== RECORDS FOR THIS TASK ==
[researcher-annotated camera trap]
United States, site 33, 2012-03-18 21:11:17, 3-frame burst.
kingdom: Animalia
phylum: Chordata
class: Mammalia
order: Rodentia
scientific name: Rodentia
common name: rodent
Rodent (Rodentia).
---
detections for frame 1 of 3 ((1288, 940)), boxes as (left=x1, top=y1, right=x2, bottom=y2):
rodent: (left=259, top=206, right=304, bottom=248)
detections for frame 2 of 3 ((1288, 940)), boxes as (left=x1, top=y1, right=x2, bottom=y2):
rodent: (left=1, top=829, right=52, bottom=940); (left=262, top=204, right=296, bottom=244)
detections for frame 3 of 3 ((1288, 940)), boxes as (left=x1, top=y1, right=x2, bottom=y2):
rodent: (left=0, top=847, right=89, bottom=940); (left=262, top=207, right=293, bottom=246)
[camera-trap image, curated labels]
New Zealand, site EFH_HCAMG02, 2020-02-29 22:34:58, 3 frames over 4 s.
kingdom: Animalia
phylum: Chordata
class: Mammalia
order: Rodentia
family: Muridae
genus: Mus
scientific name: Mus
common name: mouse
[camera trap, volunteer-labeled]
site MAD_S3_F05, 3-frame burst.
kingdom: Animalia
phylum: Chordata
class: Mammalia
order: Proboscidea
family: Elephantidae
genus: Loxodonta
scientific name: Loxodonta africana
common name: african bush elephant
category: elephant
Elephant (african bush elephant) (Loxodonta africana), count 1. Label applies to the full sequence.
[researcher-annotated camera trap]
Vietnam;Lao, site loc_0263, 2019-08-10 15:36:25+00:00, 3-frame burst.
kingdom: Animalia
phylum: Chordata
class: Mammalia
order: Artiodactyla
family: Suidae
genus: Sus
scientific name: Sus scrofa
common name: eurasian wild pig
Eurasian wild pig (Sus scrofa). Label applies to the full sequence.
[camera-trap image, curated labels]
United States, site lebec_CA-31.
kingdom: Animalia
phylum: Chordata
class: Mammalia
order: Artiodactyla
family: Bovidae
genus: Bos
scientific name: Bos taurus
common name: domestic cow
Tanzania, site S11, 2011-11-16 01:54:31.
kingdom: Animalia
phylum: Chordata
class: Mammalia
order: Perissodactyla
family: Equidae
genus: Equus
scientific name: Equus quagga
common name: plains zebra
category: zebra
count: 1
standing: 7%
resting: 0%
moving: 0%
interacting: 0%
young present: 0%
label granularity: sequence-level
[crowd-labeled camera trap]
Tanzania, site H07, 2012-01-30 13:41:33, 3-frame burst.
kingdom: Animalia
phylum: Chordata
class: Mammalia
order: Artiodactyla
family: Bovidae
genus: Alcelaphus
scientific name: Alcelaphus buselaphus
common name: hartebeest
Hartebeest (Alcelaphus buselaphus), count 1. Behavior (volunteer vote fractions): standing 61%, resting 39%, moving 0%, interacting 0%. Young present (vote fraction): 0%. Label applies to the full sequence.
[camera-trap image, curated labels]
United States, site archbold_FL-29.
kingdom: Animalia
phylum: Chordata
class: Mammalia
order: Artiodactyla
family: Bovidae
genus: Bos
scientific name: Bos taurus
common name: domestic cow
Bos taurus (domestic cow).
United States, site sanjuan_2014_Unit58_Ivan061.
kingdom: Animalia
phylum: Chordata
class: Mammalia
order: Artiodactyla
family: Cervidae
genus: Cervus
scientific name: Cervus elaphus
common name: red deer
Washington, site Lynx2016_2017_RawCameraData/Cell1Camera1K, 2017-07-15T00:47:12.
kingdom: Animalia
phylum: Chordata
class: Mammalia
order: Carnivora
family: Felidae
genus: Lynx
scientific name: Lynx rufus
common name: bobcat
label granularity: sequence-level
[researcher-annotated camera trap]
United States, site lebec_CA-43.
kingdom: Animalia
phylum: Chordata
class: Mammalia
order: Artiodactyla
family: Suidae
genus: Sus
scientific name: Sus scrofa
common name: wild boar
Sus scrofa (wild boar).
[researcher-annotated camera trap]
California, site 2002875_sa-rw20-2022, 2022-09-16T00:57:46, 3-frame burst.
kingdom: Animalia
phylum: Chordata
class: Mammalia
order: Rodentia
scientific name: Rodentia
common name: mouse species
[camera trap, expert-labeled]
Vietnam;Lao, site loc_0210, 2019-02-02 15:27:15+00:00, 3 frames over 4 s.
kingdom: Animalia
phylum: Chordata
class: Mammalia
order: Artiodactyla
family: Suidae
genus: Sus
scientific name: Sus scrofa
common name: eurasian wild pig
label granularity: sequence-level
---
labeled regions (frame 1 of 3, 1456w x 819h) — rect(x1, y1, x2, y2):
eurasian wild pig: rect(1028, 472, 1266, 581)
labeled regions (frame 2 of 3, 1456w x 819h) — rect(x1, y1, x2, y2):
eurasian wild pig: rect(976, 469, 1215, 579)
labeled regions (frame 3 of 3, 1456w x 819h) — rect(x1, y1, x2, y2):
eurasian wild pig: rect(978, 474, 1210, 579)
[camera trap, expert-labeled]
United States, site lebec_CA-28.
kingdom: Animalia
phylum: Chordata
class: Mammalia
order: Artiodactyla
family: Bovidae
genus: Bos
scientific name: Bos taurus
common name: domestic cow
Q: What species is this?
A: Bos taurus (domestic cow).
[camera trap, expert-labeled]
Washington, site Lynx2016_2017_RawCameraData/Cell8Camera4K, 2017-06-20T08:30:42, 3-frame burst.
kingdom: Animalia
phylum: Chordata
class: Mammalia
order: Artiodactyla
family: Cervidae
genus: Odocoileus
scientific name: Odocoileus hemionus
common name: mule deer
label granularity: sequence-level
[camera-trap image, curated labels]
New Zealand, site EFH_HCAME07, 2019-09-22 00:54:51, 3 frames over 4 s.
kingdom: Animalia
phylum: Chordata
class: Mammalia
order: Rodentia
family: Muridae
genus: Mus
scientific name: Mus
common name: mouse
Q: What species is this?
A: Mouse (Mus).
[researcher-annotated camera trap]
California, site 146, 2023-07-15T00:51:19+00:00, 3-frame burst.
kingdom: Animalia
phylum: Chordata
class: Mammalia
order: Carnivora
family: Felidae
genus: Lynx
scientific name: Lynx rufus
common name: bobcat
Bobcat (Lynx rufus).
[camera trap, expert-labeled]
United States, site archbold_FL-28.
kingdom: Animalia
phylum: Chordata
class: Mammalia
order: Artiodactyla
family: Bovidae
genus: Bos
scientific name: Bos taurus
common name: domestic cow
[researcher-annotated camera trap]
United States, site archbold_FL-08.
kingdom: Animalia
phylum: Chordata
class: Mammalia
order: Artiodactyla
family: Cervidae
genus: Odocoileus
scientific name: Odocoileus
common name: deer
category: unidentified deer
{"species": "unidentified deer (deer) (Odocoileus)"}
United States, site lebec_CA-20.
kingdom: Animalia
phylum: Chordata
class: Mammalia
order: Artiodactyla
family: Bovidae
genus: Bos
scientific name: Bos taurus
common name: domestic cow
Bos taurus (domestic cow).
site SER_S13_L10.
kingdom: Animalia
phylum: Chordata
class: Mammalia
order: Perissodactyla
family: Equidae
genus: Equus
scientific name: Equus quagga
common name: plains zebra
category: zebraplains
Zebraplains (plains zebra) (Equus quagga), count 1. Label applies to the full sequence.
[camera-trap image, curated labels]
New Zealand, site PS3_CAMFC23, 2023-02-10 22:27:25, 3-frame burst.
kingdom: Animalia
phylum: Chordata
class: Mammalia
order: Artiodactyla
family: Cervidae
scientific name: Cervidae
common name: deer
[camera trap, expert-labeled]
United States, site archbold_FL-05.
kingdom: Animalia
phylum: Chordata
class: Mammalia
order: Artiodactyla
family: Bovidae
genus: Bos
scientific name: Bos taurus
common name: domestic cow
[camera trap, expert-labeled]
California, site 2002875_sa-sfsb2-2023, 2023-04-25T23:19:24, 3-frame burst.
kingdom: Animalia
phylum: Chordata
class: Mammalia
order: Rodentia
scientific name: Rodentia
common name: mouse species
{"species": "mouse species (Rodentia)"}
===
WORK INSTRUCTIONS:
Whenever the word "over" shows up in a line of the entries, copy that line.

ANSWER FOR THE TASK:
New Zealand, site EFH_HCAMG02, 2020-02-29 22:34:58, 3 frames over 4 s.
Vietnam;Lao, site loc_0210, 2019-02-02 15:27:15+00:00, 3 frames over 4 s.
New Zealand, site EFH_HCAME07, 2019-09-22 00:54:51, 3 frames over 4 s.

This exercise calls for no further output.